> **Your objective**
Of the entries below, repeat exactly only those lines from the one containing "delfino_tursiope_generica" through the last line, with pictures omitted.

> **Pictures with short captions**
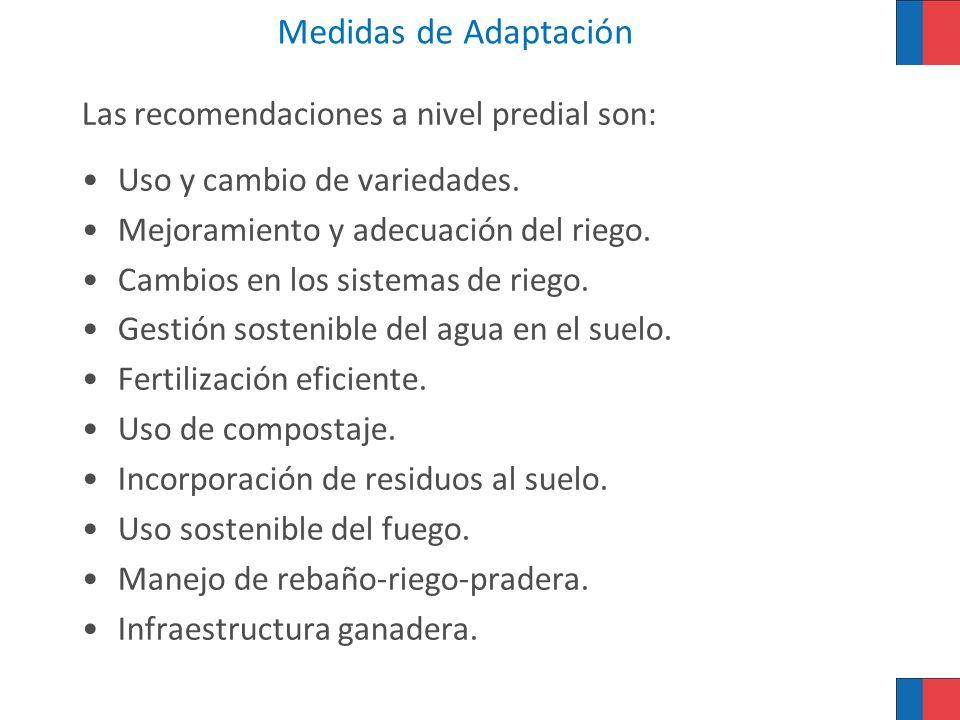 Medidas de Adaptación Las recomendaciones a nivel predial son: Uso y cambio de variedades. Mejoramiento y adecuación del riego. Cambios en los sistema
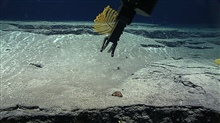 Deep Discoverer manipulator arm sampling a yellow antipatharian coral  -Stauropathes sp.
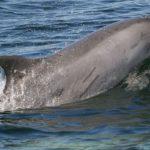 delfino_tursiope_generica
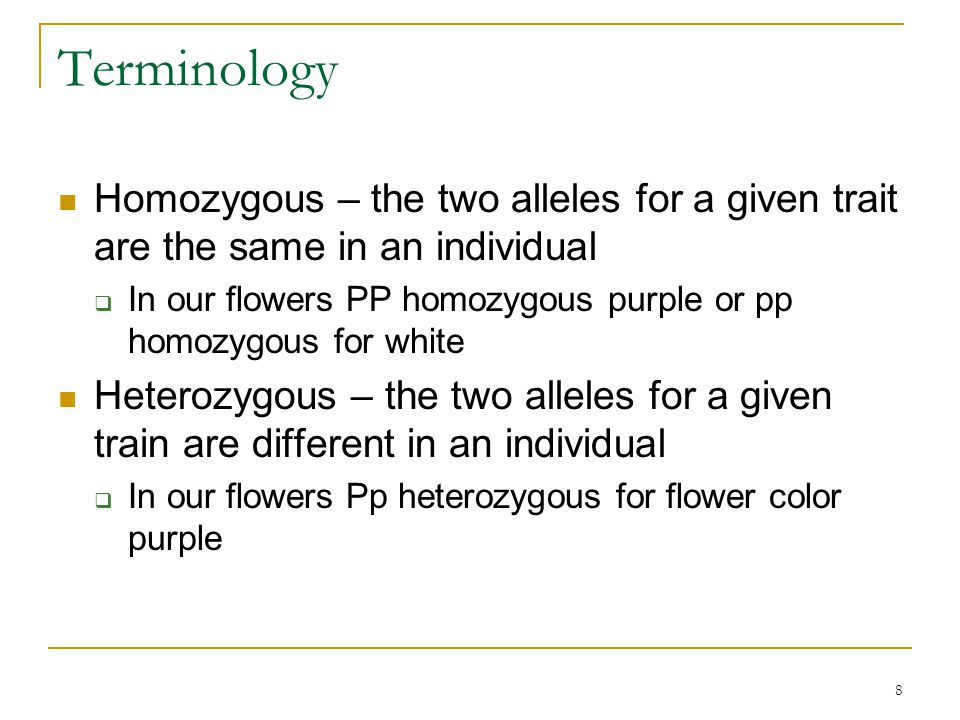 Terminology Homozygous – the two alleles for a given trait are the same in an individual.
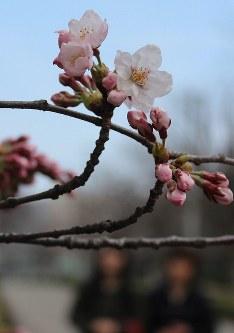 淡いピンク色の花をつけた標本木のサクラ=仙台市宮城野区五輪1で2016年4月1日、山内真弓撮影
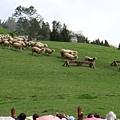 這叫做萬羊奔騰!!!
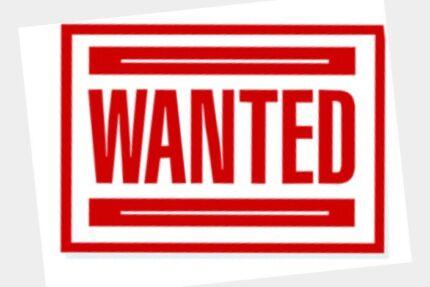 Acreage Rental Wanted Maudsland Gold Coast West Preview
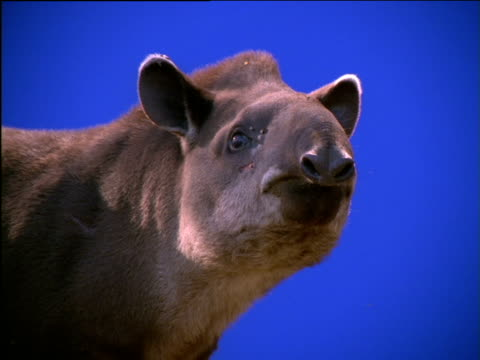 stockvideo's en b-roll-footage met face of tapir chewing - neus van een dier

> **Answer space**
 delfino_tursiope_generica
 Terminology Homozygous – the two alleles for a given trait are the same in an individual.
 淡いピンク色の花をつけた標本木のサクラ=仙台市宮城野区五輪1で2016年4月1日、山内真弓撮影
 這叫做萬羊奔騰!!!
 Acreage Rental Wanted Maudsland Gold Coast West Preview
 stockvideo's en b-roll-footage met face of tapir chewing - neus van een dier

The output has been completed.